I take back my earlier praise of the whitepaper. The high-level content is decent, but the technical details are very lacking and vague. As a description of a consensus protocol, the rigor is disappointing.
The team is primarily composed of low-level engineers from Qualcomm. The CEO and CTO have mainly worked on operating systems, embedded systems, GPU optimization, and compilers. Their background in distributed systems and cryptography is clearly lacking, which is evident in the paper. Their handling of the Byzantine fault tolerance problem is poor. Reminds me of the Raiblocks/Nano whitepaper (also written by low-level engineers).
And content like this in the whitepaper raises red flags for me:
[Solana whitepaper excerpt, Section 5.12]
"PoH allows network validators to observe past events and their timestamps with a degree of certainty. As the PoH generator produces the message stream, all validators must submit their signatures on the state within 500 ms. This value can be further reduced based on network conditions. Since each validation is input into the stream, everyone on the network can verify that all validators submitted their votes within the specified timeout, without directly observing the voting process."
This is not a consensus protocol. Assuming a 500 ms message delivery constraint as consensus is highly problematic, and does not meaningfully implement Byzantine fault tolerance. Moreover, how do they measure 500 ms? Given that they will be estimating time passage based on the number of iterated hashes, how will other nodes in the system agree on 500 ms? And how will they address clock drift over time due to hardware improvements, failures, or noise?
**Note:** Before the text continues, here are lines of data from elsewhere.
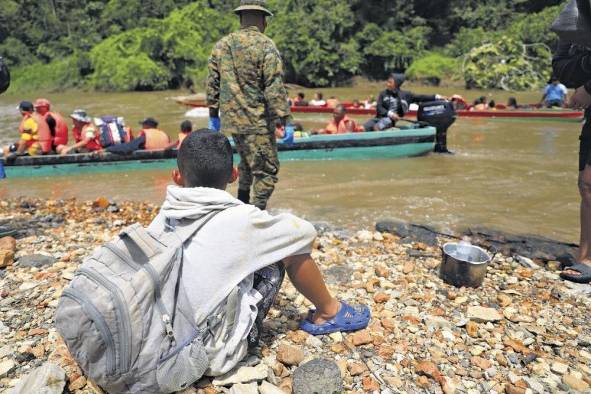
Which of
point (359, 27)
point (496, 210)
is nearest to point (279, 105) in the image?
point (496, 210)

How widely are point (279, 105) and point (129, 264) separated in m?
2.95

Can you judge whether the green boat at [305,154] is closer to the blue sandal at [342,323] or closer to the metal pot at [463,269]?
the metal pot at [463,269]

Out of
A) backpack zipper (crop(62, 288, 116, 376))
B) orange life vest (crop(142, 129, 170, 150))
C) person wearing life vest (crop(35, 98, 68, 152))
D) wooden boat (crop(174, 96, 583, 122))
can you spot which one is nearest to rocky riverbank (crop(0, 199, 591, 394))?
backpack zipper (crop(62, 288, 116, 376))

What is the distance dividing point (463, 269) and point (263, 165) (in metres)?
2.23

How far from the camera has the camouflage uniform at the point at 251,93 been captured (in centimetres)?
465

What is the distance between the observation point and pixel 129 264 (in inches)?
80.3

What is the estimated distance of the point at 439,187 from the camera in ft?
25.5

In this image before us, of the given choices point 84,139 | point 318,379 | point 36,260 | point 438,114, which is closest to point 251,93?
point 36,260

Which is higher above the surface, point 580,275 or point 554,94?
point 554,94

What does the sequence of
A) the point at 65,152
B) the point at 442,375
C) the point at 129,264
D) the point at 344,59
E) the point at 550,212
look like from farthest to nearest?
1. the point at 344,59
2. the point at 65,152
3. the point at 550,212
4. the point at 442,375
5. the point at 129,264

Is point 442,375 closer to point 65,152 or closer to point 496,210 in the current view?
point 496,210

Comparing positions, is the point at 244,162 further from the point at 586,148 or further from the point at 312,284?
the point at 586,148

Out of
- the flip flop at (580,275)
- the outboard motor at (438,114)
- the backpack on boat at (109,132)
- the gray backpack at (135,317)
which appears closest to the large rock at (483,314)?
the flip flop at (580,275)

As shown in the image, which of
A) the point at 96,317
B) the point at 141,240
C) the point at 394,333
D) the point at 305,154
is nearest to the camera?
the point at 96,317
Time issues in distributed systems are very hard, and I don't think they appreciate how difficult it is.
Also, who cares about time? Is this a big problem in the blockchain space? Are people unsatisfied with 15 sec/1 sec (e.g. DFINITY) block times? I don't think this is an issue, and the complexity and messiness they introduce into the protocol doesn't seem to bring much value.
They have a section specifically discussing attacks and incentive misalignment problems. Their responses to attacks are completely unconvincing, and again lack rigor or detailed explanation.
They have an entire chapter discussing Proof of Replication, just like Filecoin. What? Tell me about your consensus protocol and how you'll implement transactions and accounts, what features your blockchain will have. I don't care about data storage proofs.
There's also a large section starting to describe smart contracts, but only saying they'll use LLVM as a backend to support multiple platforms. Nothing else.
Lots of content about GPUs and parallelization. This betrays a strange focus - if they need to implement a BFT consensus protocol and a viable smart contract platform, they shouldn't be so obsessed with the parallel processing of their data packet formats. I recall their demos were also like this - spending most of the time discussing these node processing optimizations, with barely any time spent actually describing their consensus protocol.
Conclusion: I absolutely will not invest in this project
Interestingly, 5 years later, when Haseeb @hosseeb tweeted to wish Solana a happy birthday and joked about how his younger self had missed out on a huge opportunity, Solana co-founder Toly @aeyakovenko replied in the tweet that "All your concerns at the time were indeed valid. Essentially, it was a bet - a bet that we could solve all those problems while maintaining the underlying advantages that other teams didn't have."
Haseeb then replied to Toly, "I think that's the lesson here. Your obsession with low-level optimizations and unique attack angles, which other teams lacked, is what mattered most. Doubling down on your strengths and mitigating your weaknesses is key. I completely failed to appreciate that at the time."